*Task brief*. Copy out the lab notes on intensity transformation functions below word for word, from start to finish.

*Text shown*.
::::::::::
It is best that you create a
lab3 directory on the machine you are using for your work. Try to use the same machine every time you come to the lab.  Transfer your files (FTP) on cs so you have backup copies in case you need them.  

Intensity Transformation Functions

The intensity transform functions,  T, depends only on intensity values and not explicitly on the spatial location (x,y).  This type of transformation functions can be written as:

s = T(r) 

where r denotes the intensity of a pixel and s the intensity of the output image, both at any corresponding point (x,y) in the image. 

In MATLAB a function imadjust is the basic IPT tool for intensity transformations of gray scale images.  It has the syntax:

g = imadjust(f, [low_in  high_in], [low_out   high_out], gamma)

This function maps the intensity values on the original image in the range [low_in  high_in] to their corresponding values in the range [low_out   high_out] to produce a new image g.  This function uses one of the three mapping options shown below as indicated by gamma.  Values below low_in map to low_out and above high_in map to high_out.  Note that all these 4 values are between 0 to 1.  The input image can be of class unit8, unit16, or double.   The output image will have the same class as the input image.  The imadjust will make adjustment in the supplied values based on the class.  For example, if we are using uint8, it multiplies the supplied values by 255 and if we are using uint16 then it multiples the supplied values by 65535.  Use the help command in MATLAB to learn more about imadjust as you wish.   The default values in [ ]  are 0 and 1.  Parameter gamma specifies the shape of the curve that maps the intensity values in f to create g.   The three possibilities are shown below. 

Note: We worked out several examples in class where we found out that the above function acually takes the values between 0 and 1, but multiplies the number by the maximum intensity value as determined by the class type to get the intensity values.  For instance [0 1] for data of uint8 type is the same as [0  255].  Fractions are worked out in a similar way.
::::::::::
*Dataset excerpt*.
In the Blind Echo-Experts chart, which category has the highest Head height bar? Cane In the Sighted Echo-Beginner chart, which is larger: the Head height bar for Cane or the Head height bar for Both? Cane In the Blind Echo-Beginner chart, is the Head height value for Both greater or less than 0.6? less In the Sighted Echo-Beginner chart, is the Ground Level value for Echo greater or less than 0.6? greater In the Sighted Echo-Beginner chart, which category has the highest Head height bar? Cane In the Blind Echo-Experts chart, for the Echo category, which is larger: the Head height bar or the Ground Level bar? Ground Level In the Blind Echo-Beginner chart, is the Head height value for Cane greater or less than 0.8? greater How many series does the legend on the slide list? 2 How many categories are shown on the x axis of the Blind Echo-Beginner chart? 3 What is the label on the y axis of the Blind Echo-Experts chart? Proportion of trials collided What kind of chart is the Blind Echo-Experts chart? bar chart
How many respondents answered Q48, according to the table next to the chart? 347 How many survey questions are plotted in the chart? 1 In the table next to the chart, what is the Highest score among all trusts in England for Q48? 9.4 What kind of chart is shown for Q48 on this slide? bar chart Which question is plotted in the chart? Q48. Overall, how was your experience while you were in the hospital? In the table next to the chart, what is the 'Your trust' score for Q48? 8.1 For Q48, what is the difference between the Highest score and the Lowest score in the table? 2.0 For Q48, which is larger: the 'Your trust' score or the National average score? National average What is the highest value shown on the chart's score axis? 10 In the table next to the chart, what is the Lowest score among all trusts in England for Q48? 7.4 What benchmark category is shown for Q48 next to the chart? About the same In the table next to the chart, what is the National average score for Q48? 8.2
::::::::::
*Exercise solution*.
It is best that you create a
lab3 directory on the machine you are using for your work. Try to use the same machine every time you come to the lab.  Transfer your files (FTP) on cs so you have backup copies in case you need them.  

Intensity Transformation Functions

The intensity transform functions,  T, depends only on intensity values and not explicitly on the spatial location (x,y).  This type of transformation functions can be written as:

s = T(r) 

where r denotes the intensity of a pixel and s the intensity of the output image, both at any corresponding point (x,y) in the image. 

In MATLAB a function imadjust is the basic IPT tool for intensity transformations of gray scale images.  It has the syntax:

g = imadjust(f, [low_in  high_in], [low_out   high_out], gamma)

This function maps the intensity values on the original image in the range [low_in  high_in] to their corresponding values in the range [low_out   high_out] to produce a new image g.  This function uses one of the three mapping options shown below as indicated by gamma.  Values below low_in map to low_out and above high_in map to high_out.  Note that all these 4 values are between 0 to 1.  The input image can be of class unit8, unit16, or double.   The output image will have the same class as the input image.  The imadjust will make adjustment in the supplied values based on the class.  For example, if we are using uint8, it multiplies the supplied values by 255 and if we are using uint16 then it multiples the supplied values by 65535.  Use the help command in MATLAB to learn more about imadjust as you wish.   The default values in [ ]  are 0 and 1.  Parameter gamma specifies the shape of the curve that maps the intensity values in f to create g.   The three possibilities are shown below. 

Note: We worked out several examples in class where we found out that the above function acually takes the values between 0 and 1, but multiplies the number by the maximum intensity value as determined by the class type to get the intensity values.  For instance [0 1] for data of uint8 type is the same as [0  255].  Fractions are worked out in a similar way.